ゴッドトライアングルをしてきた木戸川にすかさず天馬がボールを奪おうと彼等に突っ込んでいこうとするが、先頭を走っていた清水は後ろに居る和泉にバックパスをされてしまった。

「行かせないぜよ!!」

だけど、雷門も負ける訳にはいかない。和泉のパスをカットした錦。そのまま木戸川の陣地へと上がっていった。だが、未だに剣城と倉間、神童はマークが付いており、パスが出せなくなっていた。

「(どこもマークされているぜよ…こうなったら…)」

自分がシュートをするしかない。
そう考えた錦は、目線をゴールキーパーの方へと移した。
だが…

「……」
「!」

「…?」
『錦兄さん…?』

キーパーの方へまっしぐらだった錦。だが、急にドリブルをする速度を緩めてしまい、シュート体勢も取らなくなってしまう。
おかしい。何故シュート体勢に入らない?悠那は急に怯みだした錦に気付き首を思わず傾げる。鬼道もまた錦の動きに疑問を感じていた。

「貰ったあ!!」
「!」

いつの間にか錦に隙が出来てしまったのか、総介は錦からあっさりとボールを奪い取っていく。
先程はパスカットしたものの、今度は錦がボールを取られてしまった。
勢いに乗っていく総介、少し後ろで貴志部が走りながら「総介!」と呼ぶが、馬の耳に念仏。聞く耳すら持たなかった。貴志部はパスをしろと合図を出すが、総介はそのまま上がっていく。
すると、そんな彼の目の前に狩屋が現れた。

「させるかよ!“ハンターズネット”!!」
「っぐ…!」

パスを出さない総介に狩屋はチャンスと思ったのか、自分の必殺技で彼からボールを奪ってみせた。
ボールだけ跳ね返ってきて、それを胸で受け止めた狩屋はそのままドリブルで上がろうと走り出す。
だが、

「まだまだあ!!」
「ッ!?」

上がってくる狩屋に清水がスライディングをかまして足と足の間に挟まれたボールは二人の力に耐えきれずに、そのまま貴志部の方へと回っていった。

「いくぞ!」
「「おお!」」

貴志部の声に和泉と跳沢が後に続き、上がりだす。またゴッドトライアングルをやるのだろうか?と思われたが、二人の一は貴志部の後ろではなく前に居た。

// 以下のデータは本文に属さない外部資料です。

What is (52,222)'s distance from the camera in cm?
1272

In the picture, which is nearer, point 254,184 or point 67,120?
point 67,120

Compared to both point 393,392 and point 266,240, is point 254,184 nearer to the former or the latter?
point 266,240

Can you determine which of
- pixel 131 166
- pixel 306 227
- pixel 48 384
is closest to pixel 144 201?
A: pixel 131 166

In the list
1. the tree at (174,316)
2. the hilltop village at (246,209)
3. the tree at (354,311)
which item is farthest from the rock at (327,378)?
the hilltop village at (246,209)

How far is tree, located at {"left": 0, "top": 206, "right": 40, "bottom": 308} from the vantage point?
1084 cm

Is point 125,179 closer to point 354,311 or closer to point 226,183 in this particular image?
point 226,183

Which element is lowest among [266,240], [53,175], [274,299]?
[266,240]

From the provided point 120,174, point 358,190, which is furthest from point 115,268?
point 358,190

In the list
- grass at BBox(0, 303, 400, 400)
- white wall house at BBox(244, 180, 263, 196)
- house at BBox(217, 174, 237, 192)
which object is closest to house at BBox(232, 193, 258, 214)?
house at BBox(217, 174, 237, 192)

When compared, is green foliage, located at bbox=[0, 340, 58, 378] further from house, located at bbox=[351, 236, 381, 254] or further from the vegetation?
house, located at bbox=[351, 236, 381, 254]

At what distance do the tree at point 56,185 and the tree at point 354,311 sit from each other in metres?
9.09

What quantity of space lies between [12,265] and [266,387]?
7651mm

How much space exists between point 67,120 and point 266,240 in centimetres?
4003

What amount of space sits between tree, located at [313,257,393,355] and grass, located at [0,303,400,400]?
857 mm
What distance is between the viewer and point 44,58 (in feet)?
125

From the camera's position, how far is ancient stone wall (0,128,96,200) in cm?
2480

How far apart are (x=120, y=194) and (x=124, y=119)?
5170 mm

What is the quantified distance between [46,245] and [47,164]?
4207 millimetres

必殺タクティクスではない。そう思われた時だった。
和泉と跳沢が同時に跳び上がり、その後に貴志部がボールを自分の足に挟んだまま二人の間まで跳ぶ。挟んでいたボールを空中に跳んだまま回転させる。すると、ボールは赤いオーラを纏いだした。赤いオーラを纏ったボールは三人は同時に蹴りだした。

「「「“トライアングルZZ”!!」」」
「!?」

放ったと同時にポーズを決める三人。どこぞの三つ子を思い出すだ、と思ってみるが、そんな状況ではなかった。三国は反応しきれずにあっさりとゴールを許してしまった。

ピ―――ッ!!

「「「!!」」」

《ゴ―――ル!!木戸川清修が追加点!!》

一同唖然。勢いは完全に木戸川の方に持っていかれている。その上、追加点を許してしまったのだ。
追い風は木戸川に向いてしまっている。

ピッピ―――ッ!!

《ここで前半終了のホイッスル!!前半を終わって得点は2-0!!》

「っ…」
『(前半…終わっちゃった…)』

そう、この試合は前半は逃れる事が出来たが、後半は自分が出なければならなくなる。今は自分の事で手一杯。だから、今錦が悔しそうに顔を歪めていた錦ですら気づけない程に。
それくらい、悠那の心拍数は上がってきている。頭が理解してきたと同時に手も震えだす。それが気付かれないようにもう片方の手の上に手を乗せて息を呑んだ。

「よっし、ハーフタイムだハーフタイム」
「……」

おや?どうやらこちらも問題が発生したようだ。